3. Amendments shall be made for the purposes of determining the real questions in controversy between the parties.
4. Amendments should not be permitted when doing so could cause real or actual prejudice to other parties.
5. Amendments should be allowed if all that is present is litigation prejudice…capable of being dealt with by orders for costs or other directions by way of case management.
6. There is no rule that per se precludes radical amendments.
7. There is no rule against introduction of a new cause of action if it falls within the ambit of the original grievance.”

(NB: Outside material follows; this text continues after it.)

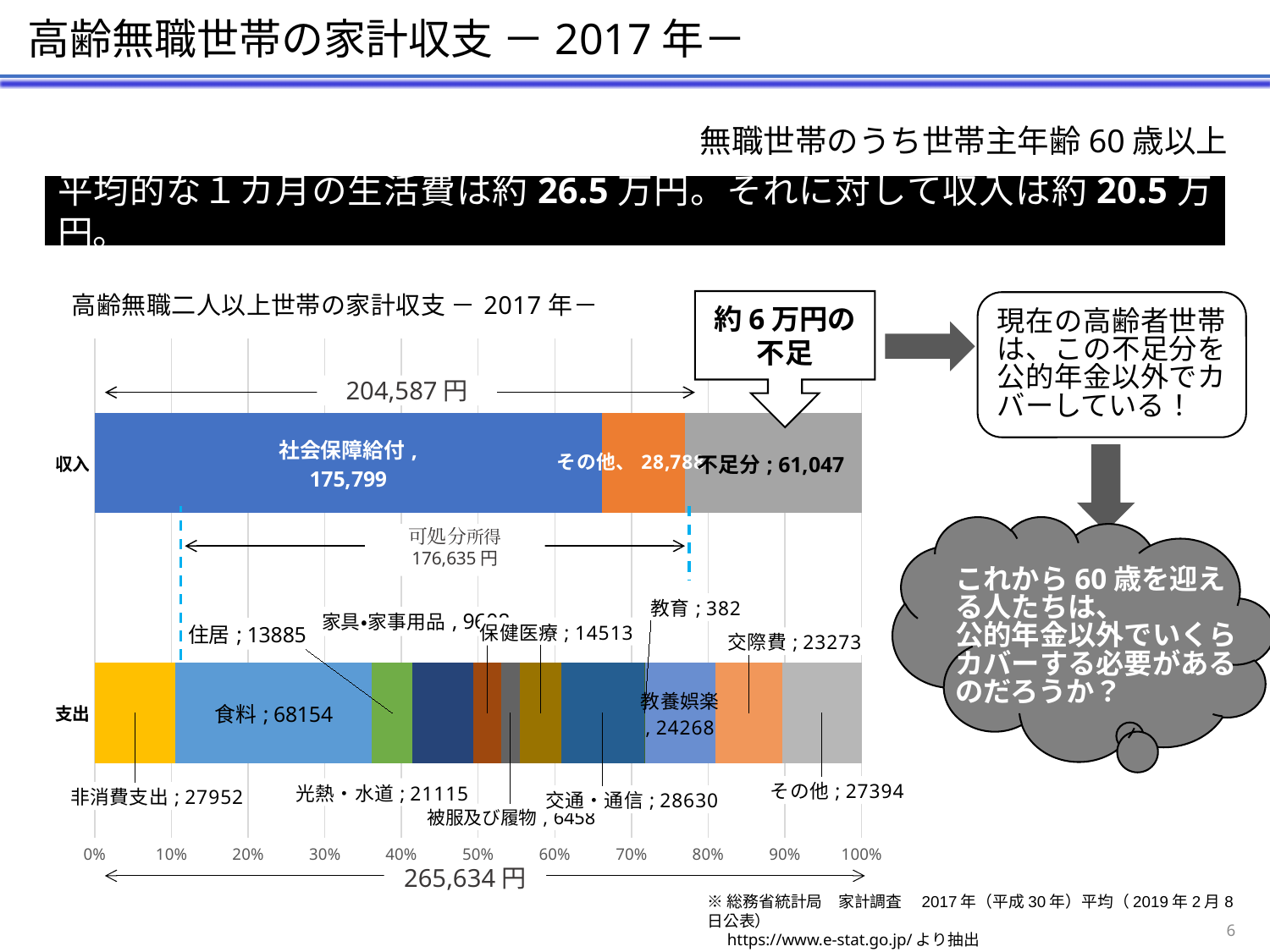
What is the value for 不足分 in the 収入 bar? 61,047 What is the total of the 支出 bar as printed on the slide? 265,634 円 What is the difference between 交通・通信 and 交際費 in the 支出 bar? 5357 What kind of chart is shown on the slide? Stacked bar chart What is the value of 可処分所得 shown between the two bars? 176,635 円 Which category in the 支出 bar has the smallest value? 教育 What total is printed above the 収入 bar (excluding 不足分)? 204,587 円 Which is larger in the 支出 bar, 非消費支出 or その他? 非消費支出 What is the value for 社会保障給付 in the 収入 bar? 175,799 How many bars does the chart have? 2 What is the value for 食料 in the 支出 bar? 68154 Which category in the 支出 bar has the largest value? 食料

21. This series of principles has latterly received the imprimatur of the Court of Appeal in Persona Digital Telephone Ltd v. Minister for Public Enterprise [2019] IECA 360, para.12. Facts-wise I am not presented with the kind of radical amendments that confronted Birmingham J. Nor do I consider that there is anything in the principles identified by Birmingham J. that requires me to state anything that I have not already stated.
Conclusion
22. This is a case in which it was clearly ‘telegraphed’ to Ryanair before the summons issued that it was intended to bring Montreal-based proceedings. The summons issued on time. Due to human inadvertence the text relating to the Montreal Convention was omitted. No new facts are being pleaded by Ms Sheridan. The Montreal-based cause of action arises from the facts already pleaded. Order 28, rule 1 RSC is intended to be a liberal rule informed by the notion that the interests of justice are best served if the real issues in controversy between the parties are before and can be determined by the court - here by having Ryanair’s alleged Montreal-based liability put in issue between the parties. I accept for the reasons identified in the above-quoted averments by Ms Sheridan’s solicitor that there is no prejudice presenting for Ryanair here. All this being so, I will allow the amendments sought. I will hear the parties as to costs.
[1] I.e. Letter of 16th July 2020 between Padraic Smyth & Co Ltd (Insurance Brokers) and Nathaniel Lacy and Partners (Solicitors) in which Padraic Smyth and Co Ltd mentions the applicability of the Montreal Convention.
[2] I.e. Letter of 19th July 2021 in which Nathaniel Lacy, Solicitors, indicate to Padraic Smyth & Co. Ltd that “We confirm that we will shortly be issuing High Court proceedings against Ryanair DAC under the Montreal Convention”.
[3] I.e. Letter of 3rd August 2021 from Nathaniel Lacy, Solicitors, to Padraic Smyth & Co. Ltd in which Nathaniel Lacy indicates that “[W]e are today issuing proceedings against Ryanair DAC in relation to the above matter. Please confirm that there is no necessity for us to join AENA SME, the operator of Palma Airport”.
[4] I.e. Letter of 8th December 2021 from Nathaniel Lacy, Solicitors, to Ronan Daly Jermyn, Solicitors (acting for Ryanair) indicating that “As you will note proceedings have been issued as against Ryanair DAC pursuant to the Montreal Convention”.
[5] Order 28, rule 1 RSC is the pertinent provision when it comes to this application. It provides as follows:
“The Court may, at any stage of the proceedings, allow either party to alter or amend his indorsement or pleadings in such manner and on such terms as may be just, and all such amendments shall be made as may be necessary for the purpose of determining the real questions in controversy between the parties.”
[6] See https://www.icao.int/secretariat/legal/List%20of%20Parties/Mtl99_EN.pdf.
[7] Article 17(1) of the Montreal Convention provides, amongst other matters, as follows (under the heading “Death and Injury of Passengers -Damage to Baggage”:
“The carrier is liable for damage sustained in case of death or bodily injury of a passenger upon condition only that the accident which caused the death or injury took place on board the aircraft or in the course of any of the operations of embarking or disembarking.”
[8] Lindley and Lopes L.JJ. concurred.